Last month, following the debacle of John Bolton’s “Libya model” comments, North Korean Deputy Foreign Minister Kim Kye-gwan issued a statement that declared that “The US is trumpeting as if it would offer economic compensation and benefit in case we abandon nukes. But we have never had any expectation of US support in carrying out our economic construction and will not at all make such a deal in future, too.”

However, Kim Yong Chol, a senior aide to Kim, has reportedly sought Trump’s support for investment in North Korea’s tourism industry, a fact that may explain Trump’s reference to building hotels in the country. A report of the summit published by the Korean Central News Agency, North Korea’s official newswire, suggested that Trump intends to “offer security guarantees to the DPRK and lift sanctions against it.”

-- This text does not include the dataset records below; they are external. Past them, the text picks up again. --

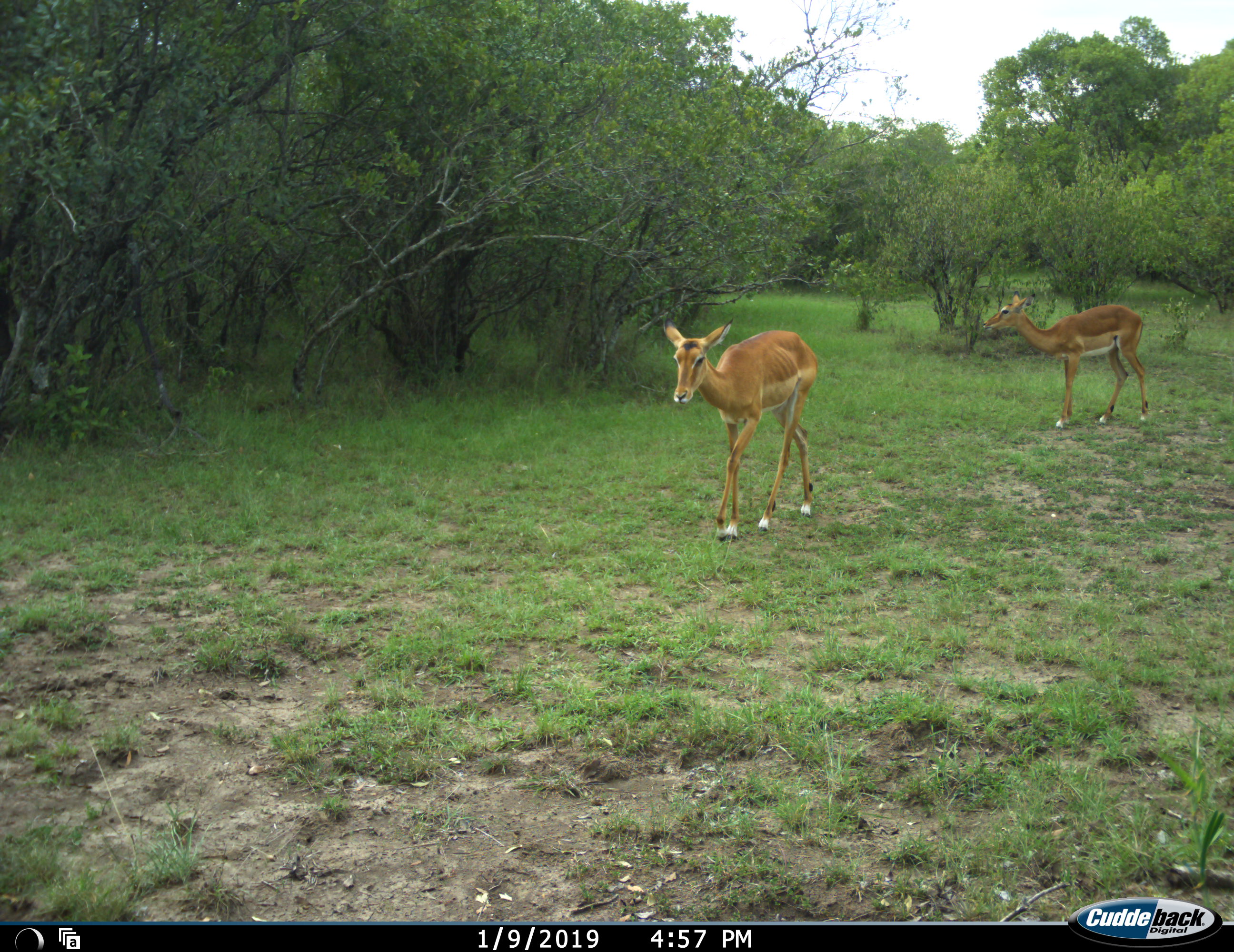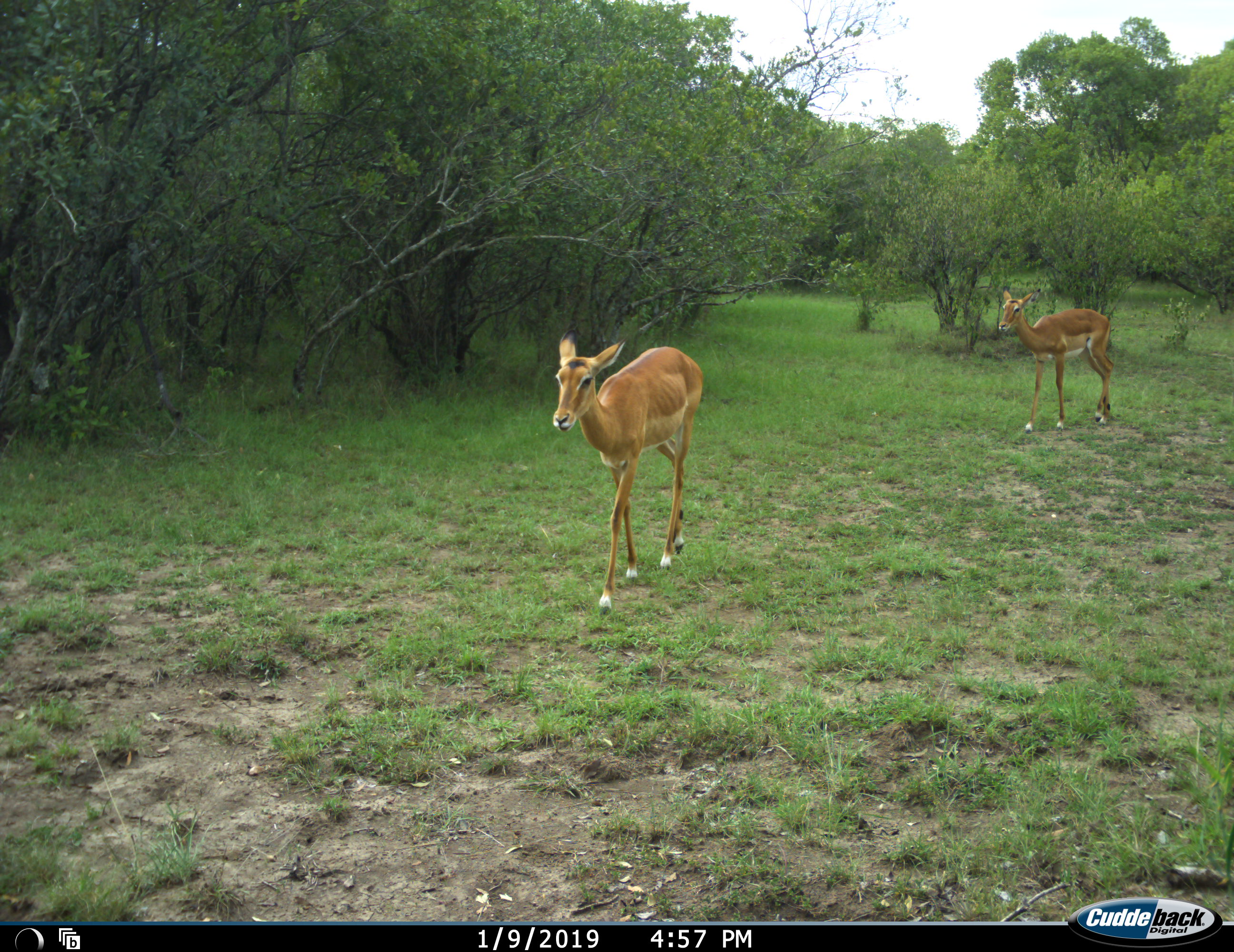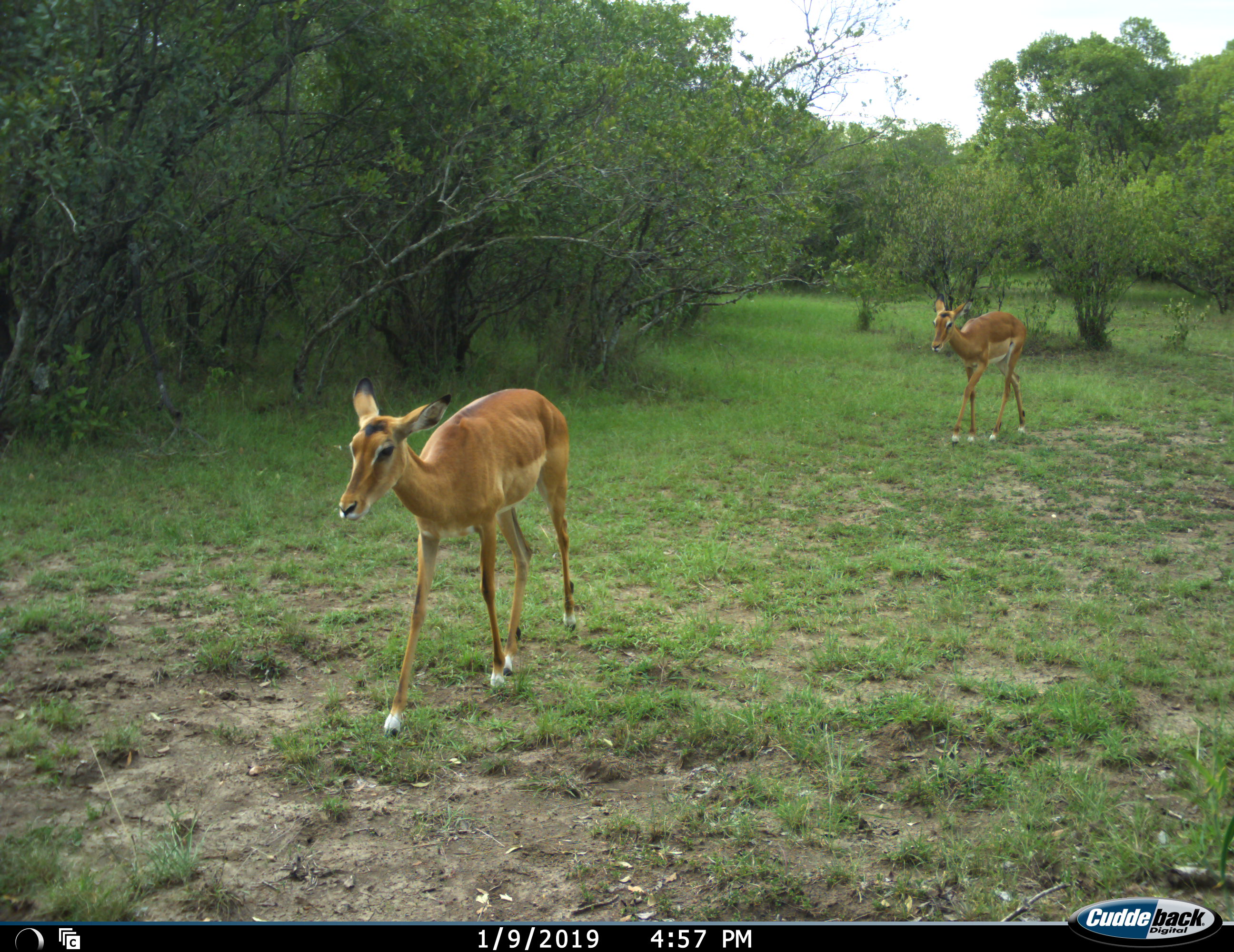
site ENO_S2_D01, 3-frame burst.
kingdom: Animalia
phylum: Chordata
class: Mammalia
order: Artiodactyla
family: Bovidae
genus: Aepyceros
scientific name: Aepyceros melampus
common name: impala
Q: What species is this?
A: Impala (Aepyceros melampus).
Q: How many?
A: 2.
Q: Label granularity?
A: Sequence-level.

But the relative absence of any real discussion of foreign investment from the North Koreans and the lack of any concrete economic provisions in the preliminary agreement stand in stark contrast to the role that economic engagement played in bringing about the Iran nuclear deal. Rouhani was elected with a mandate to improve the Iranian economy and create jobs through trade and foreign investment. It’s hard to imagine that the tour of Singapore, one of the world’s gleaming metropolises, had no impact on Kim’s ambitions for his own country. But acting on those ambitions remains his prerogative alone—Kim faces no real political pressure to deliver economic benefits to his people as part of the deal.

When Trump was elected, Iranian commentators suggested that the Rouhani government could appeal to his instincts as a businessman to convince him to drop his opposition to the nuclear deal. The joke commonly made was that offering Trump the chance to develop the first international five-star hotel in Iran would change his mind about Iran. Trump’s comments during the Singapore Summit might be taken to confirm this theory.

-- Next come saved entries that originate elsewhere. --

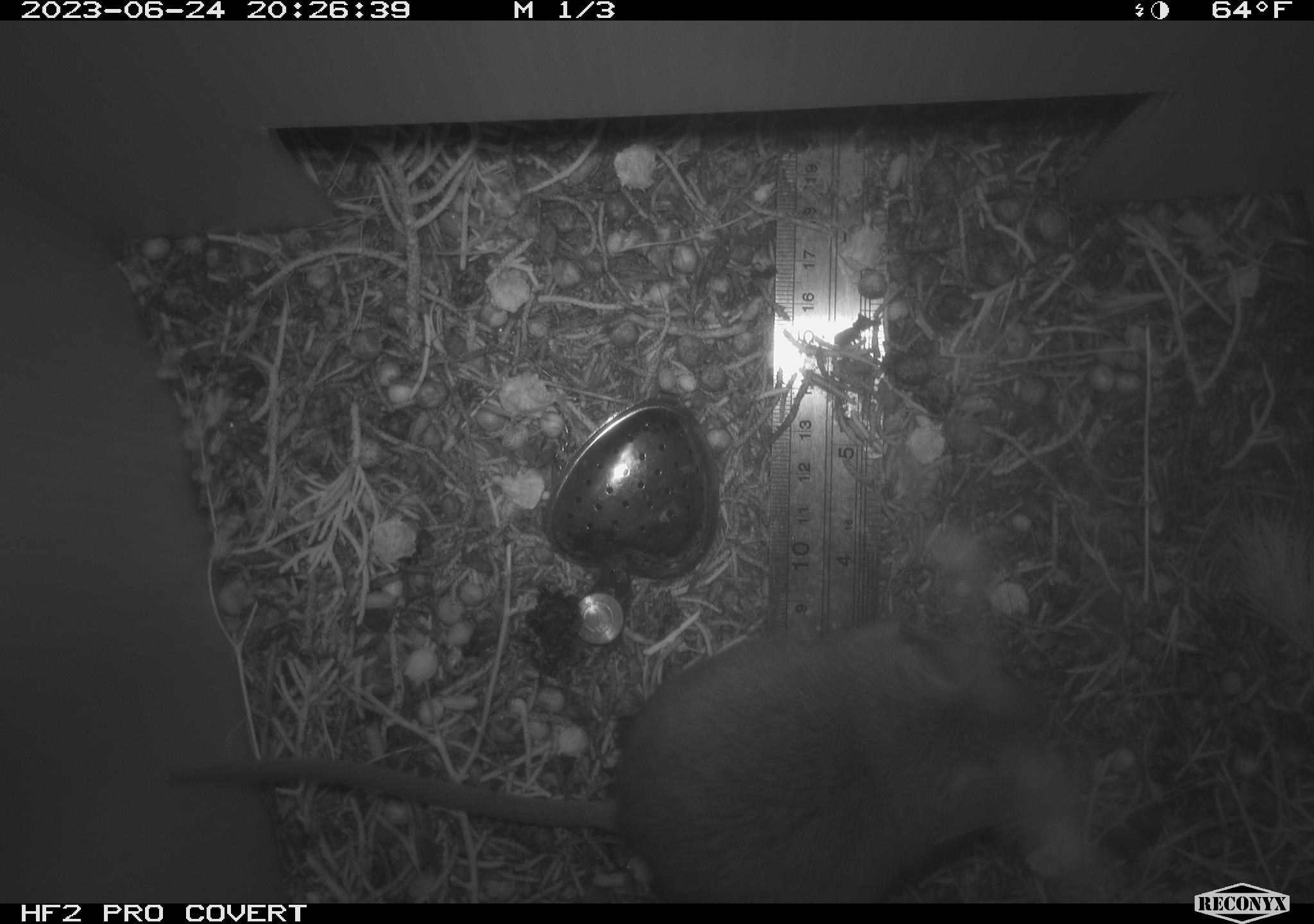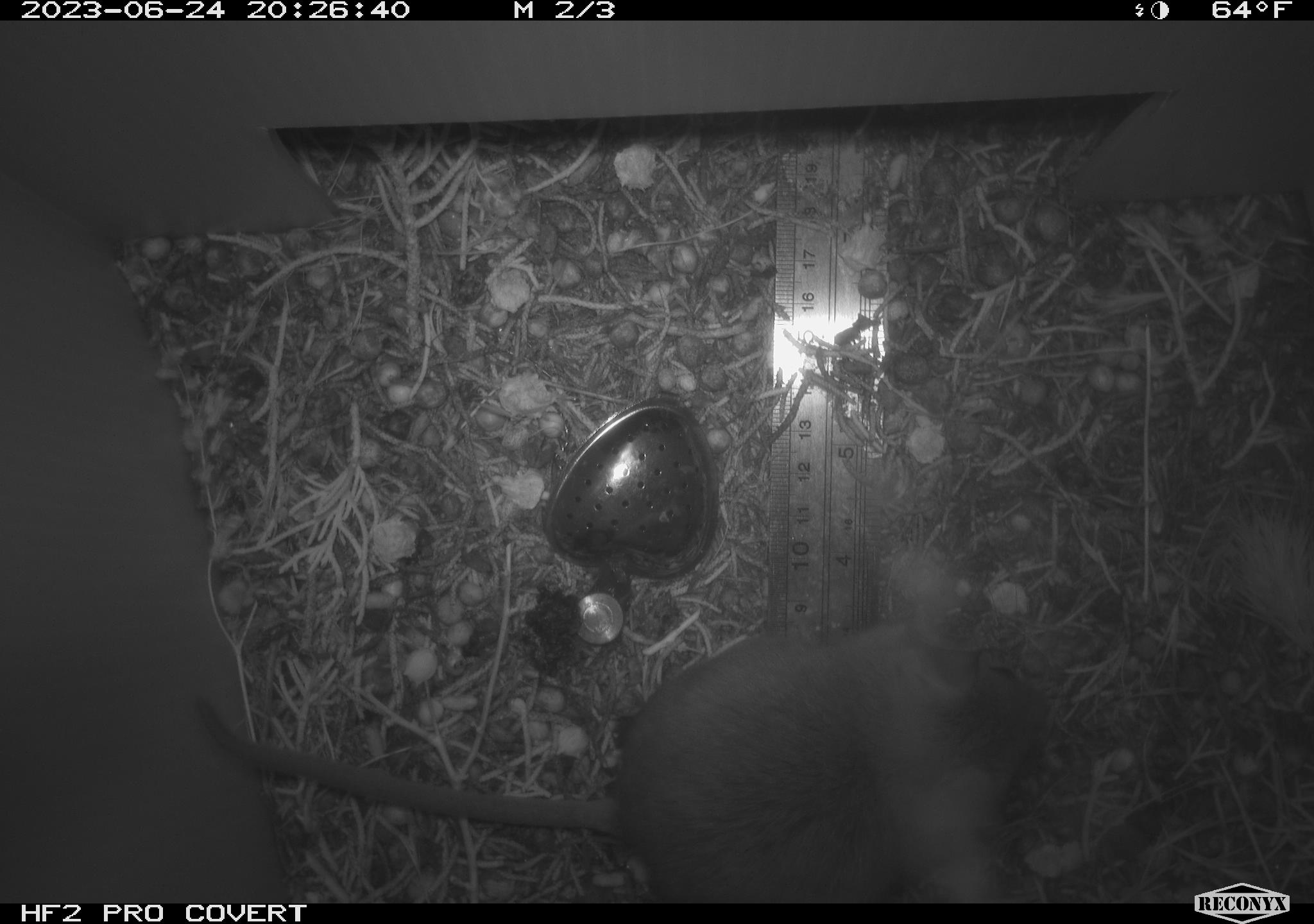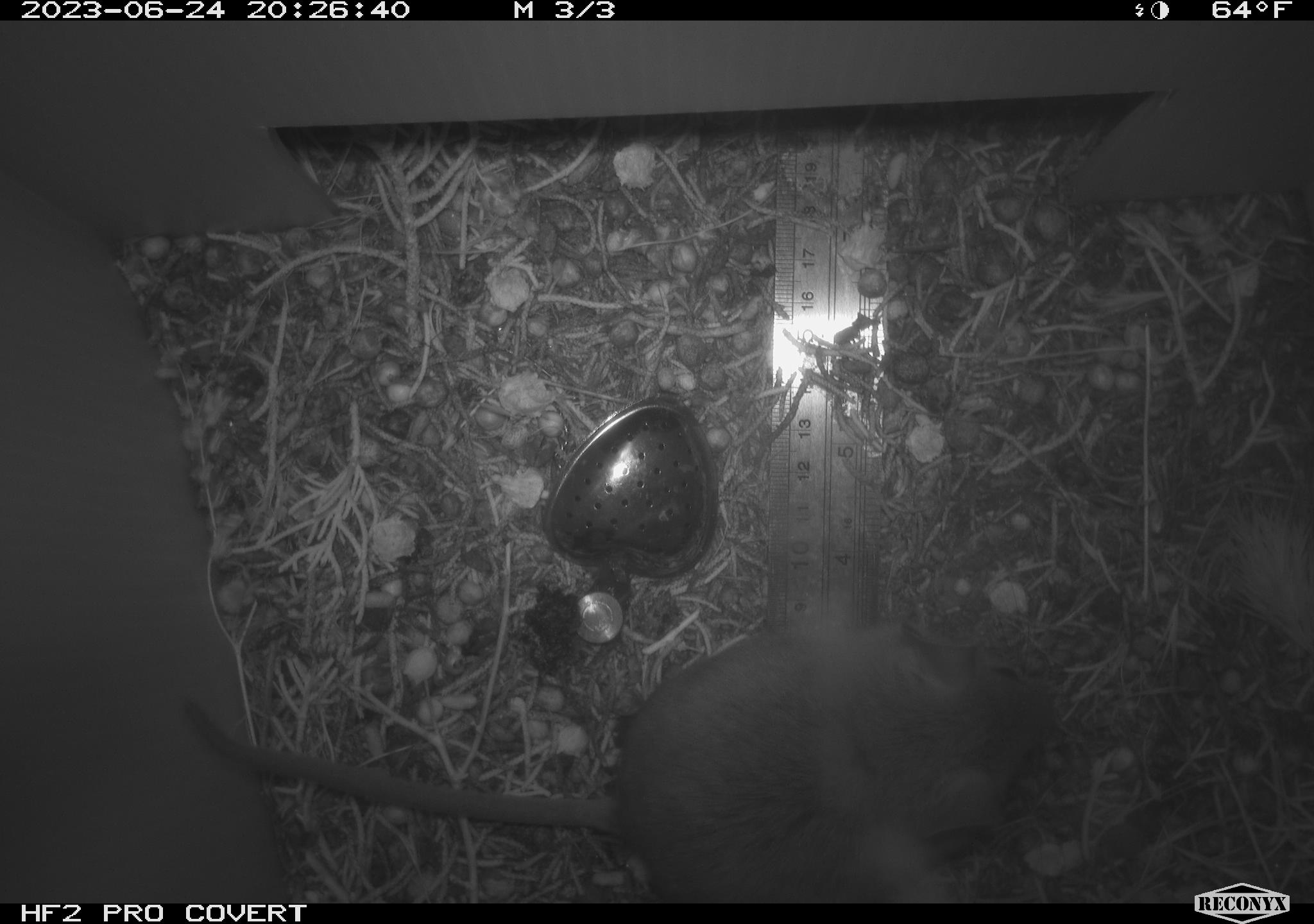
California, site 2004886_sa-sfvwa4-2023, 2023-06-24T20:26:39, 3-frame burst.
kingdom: Animalia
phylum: Chordata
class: Mammalia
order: Rodentia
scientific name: Rodentia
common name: mouse species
Mouse species (Rodentia).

But the more important lesson of the summit is what it tells us about the limits of Iranian leverage. Even if Iran obtains a nuclear deterrent, it would always find itself in a more vulnerable negotiating position than North Korea. Given Iran’s level of economic development and the realities of its electoral politics, securing foreign trade and investment will remain a true imperative for the country’s political establishment. Although Trump might be convinced to offer economic incentives in any improbable return by Iran to the negotiating table, the experience of the JCPOA shows that the combination of political and economic promises introduces a fundamental vulnerability to any negotiated agreement, one that not even a nuclear deterrent can outweigh.